Transport for traveling in Liberia
Airplane: There is no national air traffic in Liberia, however it is possible to arrange charter flights with Wesua Air.
Ship: There is a weekly ferry connection between Monrovia and Greenville (200 km southeast of Monrovia). Fishing boats sometimes carry passengers between the coastal towns. Canoes are used as local means of transport on many rivers in Liberia.
Rail: there is currently no rail traffic in Liberia.
Passenger Cars: Land travel outside of Monrovia is currently not recommended. Only a few main streets are paved. In the rainy season you have to count on impassable slopes, detours and delays are common. Right hand traffic. Frequent UN street posts. Buses, bush taxis and minibuses are the most popular means of transportation between the cities of Liberia. The main routes are used daily. Rental cars with and without a driver can be obtained from larger hotels in Monrovia. Documents: International driving license is recommended. A temporary driver’s license is issued upon presentation of the national driving license.
City traffic: Minibuses and taxis run in Monrovia.
Liberia – What to see
The capital of Liberia, Monrovia, is a coastal town on a narrow peninsula with many night clubs, restaurants and bars. Most of the infrastructure and sights were destroyed during the civil war, but the atmosphere of reconstruction made up for it.

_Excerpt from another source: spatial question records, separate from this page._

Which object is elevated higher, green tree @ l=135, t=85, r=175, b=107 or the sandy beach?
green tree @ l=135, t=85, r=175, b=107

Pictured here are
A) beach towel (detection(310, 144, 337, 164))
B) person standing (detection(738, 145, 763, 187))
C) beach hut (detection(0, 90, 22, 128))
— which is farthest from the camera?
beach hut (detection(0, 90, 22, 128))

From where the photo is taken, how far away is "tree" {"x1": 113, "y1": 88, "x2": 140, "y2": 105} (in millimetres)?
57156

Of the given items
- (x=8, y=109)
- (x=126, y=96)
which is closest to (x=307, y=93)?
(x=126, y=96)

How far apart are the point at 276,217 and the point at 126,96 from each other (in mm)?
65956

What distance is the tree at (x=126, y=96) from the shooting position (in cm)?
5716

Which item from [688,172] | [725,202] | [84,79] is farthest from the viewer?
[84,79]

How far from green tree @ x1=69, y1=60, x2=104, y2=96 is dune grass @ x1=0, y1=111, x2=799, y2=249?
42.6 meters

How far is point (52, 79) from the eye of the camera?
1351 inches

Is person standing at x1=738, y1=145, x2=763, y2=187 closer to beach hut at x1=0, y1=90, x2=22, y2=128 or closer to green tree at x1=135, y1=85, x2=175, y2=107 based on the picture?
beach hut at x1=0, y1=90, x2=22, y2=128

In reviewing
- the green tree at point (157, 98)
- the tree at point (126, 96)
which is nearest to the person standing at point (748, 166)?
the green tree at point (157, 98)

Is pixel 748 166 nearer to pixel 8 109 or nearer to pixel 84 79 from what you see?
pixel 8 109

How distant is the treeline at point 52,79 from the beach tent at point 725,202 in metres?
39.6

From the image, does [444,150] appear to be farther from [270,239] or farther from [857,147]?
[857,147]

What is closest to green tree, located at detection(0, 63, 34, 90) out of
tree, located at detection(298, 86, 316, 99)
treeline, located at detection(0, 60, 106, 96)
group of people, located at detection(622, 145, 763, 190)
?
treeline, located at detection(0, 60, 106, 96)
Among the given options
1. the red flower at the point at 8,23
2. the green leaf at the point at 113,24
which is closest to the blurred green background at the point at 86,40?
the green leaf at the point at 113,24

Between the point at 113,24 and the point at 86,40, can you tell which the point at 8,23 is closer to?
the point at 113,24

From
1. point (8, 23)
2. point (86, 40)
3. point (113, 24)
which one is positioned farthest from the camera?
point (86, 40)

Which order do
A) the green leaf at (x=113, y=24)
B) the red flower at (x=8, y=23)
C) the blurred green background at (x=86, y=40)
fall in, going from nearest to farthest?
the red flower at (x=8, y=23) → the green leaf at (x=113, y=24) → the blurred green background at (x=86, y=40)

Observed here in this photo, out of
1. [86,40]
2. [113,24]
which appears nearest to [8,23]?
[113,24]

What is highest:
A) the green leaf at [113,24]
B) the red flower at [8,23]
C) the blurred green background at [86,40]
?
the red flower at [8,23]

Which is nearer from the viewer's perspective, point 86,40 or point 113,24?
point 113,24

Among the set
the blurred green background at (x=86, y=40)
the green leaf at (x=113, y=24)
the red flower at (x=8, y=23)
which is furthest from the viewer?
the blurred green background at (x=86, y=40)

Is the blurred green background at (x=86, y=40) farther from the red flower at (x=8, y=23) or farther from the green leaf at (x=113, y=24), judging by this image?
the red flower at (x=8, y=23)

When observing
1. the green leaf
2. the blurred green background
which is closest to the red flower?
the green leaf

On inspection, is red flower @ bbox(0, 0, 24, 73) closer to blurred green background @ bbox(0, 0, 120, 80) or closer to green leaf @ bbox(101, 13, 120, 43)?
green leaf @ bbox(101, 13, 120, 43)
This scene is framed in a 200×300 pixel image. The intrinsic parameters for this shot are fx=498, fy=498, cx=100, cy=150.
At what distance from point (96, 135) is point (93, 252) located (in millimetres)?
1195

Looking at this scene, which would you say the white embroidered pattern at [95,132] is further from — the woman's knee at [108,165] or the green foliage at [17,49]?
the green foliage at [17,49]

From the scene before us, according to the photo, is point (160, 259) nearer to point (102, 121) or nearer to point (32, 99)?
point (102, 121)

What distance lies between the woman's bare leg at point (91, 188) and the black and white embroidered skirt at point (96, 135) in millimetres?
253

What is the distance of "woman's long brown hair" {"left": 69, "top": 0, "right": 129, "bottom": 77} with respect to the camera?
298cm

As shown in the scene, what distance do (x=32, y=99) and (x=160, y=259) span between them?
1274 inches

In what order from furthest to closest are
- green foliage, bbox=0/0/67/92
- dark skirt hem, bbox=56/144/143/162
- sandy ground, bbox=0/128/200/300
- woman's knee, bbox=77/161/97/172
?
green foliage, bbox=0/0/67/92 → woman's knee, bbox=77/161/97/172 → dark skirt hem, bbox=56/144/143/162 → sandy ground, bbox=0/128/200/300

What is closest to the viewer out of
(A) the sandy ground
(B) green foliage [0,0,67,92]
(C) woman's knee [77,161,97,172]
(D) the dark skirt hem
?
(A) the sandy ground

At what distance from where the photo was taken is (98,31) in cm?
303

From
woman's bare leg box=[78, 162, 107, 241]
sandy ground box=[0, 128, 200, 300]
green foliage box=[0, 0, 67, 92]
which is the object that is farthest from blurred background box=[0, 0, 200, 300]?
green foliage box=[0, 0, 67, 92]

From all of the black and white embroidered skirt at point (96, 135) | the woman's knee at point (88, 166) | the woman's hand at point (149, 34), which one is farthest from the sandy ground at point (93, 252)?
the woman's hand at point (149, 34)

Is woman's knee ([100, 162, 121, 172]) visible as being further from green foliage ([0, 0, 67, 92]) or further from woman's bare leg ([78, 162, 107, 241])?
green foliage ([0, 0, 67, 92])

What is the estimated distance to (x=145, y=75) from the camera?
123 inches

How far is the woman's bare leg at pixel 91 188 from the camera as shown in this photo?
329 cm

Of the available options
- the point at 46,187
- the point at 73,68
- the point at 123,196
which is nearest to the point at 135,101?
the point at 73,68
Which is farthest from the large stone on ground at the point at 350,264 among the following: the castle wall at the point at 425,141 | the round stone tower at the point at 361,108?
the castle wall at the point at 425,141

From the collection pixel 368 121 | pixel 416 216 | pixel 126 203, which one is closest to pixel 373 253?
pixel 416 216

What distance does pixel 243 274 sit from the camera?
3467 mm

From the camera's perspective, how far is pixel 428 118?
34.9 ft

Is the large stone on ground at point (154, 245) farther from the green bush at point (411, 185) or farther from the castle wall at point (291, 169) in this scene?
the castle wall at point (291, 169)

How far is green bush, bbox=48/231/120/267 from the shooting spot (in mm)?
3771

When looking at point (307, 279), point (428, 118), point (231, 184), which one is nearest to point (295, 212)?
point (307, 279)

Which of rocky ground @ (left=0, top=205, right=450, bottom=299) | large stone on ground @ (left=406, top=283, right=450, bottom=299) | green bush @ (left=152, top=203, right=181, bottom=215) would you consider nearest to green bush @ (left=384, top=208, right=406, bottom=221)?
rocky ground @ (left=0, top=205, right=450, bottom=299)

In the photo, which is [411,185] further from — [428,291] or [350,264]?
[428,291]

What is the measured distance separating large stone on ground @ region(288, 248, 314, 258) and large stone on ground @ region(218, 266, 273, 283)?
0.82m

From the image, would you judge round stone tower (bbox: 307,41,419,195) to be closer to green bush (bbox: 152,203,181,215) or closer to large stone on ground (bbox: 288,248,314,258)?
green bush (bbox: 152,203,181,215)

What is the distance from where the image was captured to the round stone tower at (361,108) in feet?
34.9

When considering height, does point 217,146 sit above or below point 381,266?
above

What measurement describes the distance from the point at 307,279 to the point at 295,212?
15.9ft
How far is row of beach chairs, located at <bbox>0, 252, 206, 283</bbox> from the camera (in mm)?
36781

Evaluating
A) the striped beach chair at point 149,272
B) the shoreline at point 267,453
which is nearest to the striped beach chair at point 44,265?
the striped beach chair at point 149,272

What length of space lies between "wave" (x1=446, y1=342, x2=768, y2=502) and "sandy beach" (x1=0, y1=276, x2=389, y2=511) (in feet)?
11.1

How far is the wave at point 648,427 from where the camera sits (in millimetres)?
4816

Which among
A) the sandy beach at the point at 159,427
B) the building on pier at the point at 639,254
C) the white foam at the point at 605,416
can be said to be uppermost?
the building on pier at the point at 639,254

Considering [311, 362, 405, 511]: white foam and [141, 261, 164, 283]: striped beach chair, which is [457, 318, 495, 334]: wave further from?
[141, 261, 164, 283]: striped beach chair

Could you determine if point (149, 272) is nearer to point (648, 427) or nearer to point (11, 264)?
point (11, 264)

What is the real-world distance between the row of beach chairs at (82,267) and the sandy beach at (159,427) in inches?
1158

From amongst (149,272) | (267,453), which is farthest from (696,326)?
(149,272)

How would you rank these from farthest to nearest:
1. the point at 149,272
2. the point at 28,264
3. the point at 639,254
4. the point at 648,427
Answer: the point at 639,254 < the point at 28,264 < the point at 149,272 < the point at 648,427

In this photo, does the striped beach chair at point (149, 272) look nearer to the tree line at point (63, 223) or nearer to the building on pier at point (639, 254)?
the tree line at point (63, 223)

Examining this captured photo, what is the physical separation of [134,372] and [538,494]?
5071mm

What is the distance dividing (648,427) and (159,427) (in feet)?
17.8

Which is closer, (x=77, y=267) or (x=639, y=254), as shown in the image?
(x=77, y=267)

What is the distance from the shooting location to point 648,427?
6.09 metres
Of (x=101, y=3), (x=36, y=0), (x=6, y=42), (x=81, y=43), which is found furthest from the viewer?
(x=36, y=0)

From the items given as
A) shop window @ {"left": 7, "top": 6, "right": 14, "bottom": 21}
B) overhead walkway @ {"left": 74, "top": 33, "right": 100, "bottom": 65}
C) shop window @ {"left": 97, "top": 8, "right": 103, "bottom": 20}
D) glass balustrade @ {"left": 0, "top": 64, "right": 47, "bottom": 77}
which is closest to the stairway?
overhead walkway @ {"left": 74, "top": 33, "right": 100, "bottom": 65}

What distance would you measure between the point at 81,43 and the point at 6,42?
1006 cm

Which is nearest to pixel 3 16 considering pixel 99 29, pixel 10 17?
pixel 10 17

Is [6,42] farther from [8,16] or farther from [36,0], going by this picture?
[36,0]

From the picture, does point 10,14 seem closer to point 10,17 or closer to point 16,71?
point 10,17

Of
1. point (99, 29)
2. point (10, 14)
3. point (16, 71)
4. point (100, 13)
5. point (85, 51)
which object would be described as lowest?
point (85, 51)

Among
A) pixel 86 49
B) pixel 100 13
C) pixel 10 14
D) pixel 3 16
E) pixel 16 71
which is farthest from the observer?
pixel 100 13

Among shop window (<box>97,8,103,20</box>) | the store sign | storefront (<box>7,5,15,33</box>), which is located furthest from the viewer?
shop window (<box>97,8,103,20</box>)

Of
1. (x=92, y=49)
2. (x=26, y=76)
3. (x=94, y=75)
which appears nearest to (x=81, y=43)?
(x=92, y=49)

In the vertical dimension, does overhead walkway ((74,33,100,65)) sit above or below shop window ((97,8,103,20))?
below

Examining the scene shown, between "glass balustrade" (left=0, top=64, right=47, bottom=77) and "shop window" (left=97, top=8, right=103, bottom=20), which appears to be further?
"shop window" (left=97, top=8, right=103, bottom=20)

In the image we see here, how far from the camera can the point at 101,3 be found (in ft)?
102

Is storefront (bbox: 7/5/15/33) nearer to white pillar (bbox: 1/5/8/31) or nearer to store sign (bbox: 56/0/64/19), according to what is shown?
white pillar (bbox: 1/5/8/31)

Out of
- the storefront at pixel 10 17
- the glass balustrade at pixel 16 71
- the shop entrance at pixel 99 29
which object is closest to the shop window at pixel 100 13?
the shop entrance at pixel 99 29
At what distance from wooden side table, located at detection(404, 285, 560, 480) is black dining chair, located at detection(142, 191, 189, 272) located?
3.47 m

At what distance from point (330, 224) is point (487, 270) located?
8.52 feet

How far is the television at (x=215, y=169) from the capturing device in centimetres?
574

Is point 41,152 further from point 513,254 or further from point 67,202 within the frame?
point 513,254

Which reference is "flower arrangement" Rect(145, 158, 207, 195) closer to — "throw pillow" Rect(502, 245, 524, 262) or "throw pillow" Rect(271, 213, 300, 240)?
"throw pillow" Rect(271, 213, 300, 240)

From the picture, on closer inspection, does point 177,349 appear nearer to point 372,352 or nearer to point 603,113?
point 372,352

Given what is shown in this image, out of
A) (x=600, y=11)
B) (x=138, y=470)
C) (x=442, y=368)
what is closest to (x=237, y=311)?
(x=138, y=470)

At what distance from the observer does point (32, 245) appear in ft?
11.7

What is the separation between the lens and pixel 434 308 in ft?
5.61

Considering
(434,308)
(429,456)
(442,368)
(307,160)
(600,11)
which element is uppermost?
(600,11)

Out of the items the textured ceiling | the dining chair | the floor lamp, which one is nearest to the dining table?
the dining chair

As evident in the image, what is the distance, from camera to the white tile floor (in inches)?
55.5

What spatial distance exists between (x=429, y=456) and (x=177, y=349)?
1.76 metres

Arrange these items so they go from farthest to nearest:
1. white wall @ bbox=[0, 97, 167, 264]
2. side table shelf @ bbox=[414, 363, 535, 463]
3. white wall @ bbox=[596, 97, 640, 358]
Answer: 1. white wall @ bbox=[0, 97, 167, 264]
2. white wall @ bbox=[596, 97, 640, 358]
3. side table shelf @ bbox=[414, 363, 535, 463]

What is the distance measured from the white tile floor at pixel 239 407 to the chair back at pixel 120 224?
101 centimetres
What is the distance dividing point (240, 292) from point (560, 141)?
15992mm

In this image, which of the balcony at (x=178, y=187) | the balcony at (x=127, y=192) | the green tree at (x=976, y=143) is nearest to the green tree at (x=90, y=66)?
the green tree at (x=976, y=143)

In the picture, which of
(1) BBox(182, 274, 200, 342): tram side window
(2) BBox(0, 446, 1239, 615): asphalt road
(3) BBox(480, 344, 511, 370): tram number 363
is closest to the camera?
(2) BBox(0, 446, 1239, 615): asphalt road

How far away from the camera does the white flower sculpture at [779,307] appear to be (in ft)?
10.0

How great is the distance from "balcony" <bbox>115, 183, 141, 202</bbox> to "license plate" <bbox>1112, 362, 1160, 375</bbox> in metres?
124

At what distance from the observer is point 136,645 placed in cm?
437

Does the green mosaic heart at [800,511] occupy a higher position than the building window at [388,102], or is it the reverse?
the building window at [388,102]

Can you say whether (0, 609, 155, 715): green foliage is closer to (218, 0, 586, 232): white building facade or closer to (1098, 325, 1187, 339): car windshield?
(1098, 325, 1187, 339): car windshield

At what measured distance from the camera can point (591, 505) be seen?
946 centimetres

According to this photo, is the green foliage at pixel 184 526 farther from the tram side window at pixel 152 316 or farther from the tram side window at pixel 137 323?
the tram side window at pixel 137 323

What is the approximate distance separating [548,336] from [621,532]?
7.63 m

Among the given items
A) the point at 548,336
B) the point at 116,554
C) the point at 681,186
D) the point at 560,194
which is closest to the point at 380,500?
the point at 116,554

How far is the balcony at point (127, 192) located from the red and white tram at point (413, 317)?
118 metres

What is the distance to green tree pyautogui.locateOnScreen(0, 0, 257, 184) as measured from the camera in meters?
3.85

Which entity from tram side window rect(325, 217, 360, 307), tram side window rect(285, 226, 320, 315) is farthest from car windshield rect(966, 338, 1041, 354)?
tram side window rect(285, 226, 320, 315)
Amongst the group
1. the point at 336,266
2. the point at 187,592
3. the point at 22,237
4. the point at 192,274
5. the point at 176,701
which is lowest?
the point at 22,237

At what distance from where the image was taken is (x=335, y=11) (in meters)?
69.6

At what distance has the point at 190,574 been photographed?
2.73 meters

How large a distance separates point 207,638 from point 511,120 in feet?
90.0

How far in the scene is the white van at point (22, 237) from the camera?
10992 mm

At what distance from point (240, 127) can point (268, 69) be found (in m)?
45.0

The Waterside Market is a fine example of colorful West African markets. North and south of the city, some beautiful beaches invite you to swim, including Silver Beach or St. Martins Beach.
The Firestone rubber plantations, 50 km from Monrovia , were built in 1926 as the world’s first rubber plantations.
Lake Piso is 80 km from the capital and separates the mainland from Robertsport. Near the city are some of the most beautiful beaches in Liberia with very good surfing opportunities.
The Sapo National Park in Sinoe County is the biggest highlight in Liberia for nature lovers. In this national park you will find some of the last untouched rainforest areas in West Africa with many plants and animals (e.g. forest elephants, leopards and pygmy hippos). There are no organized tours to the park at the moment, but this will change in the foreseeable future.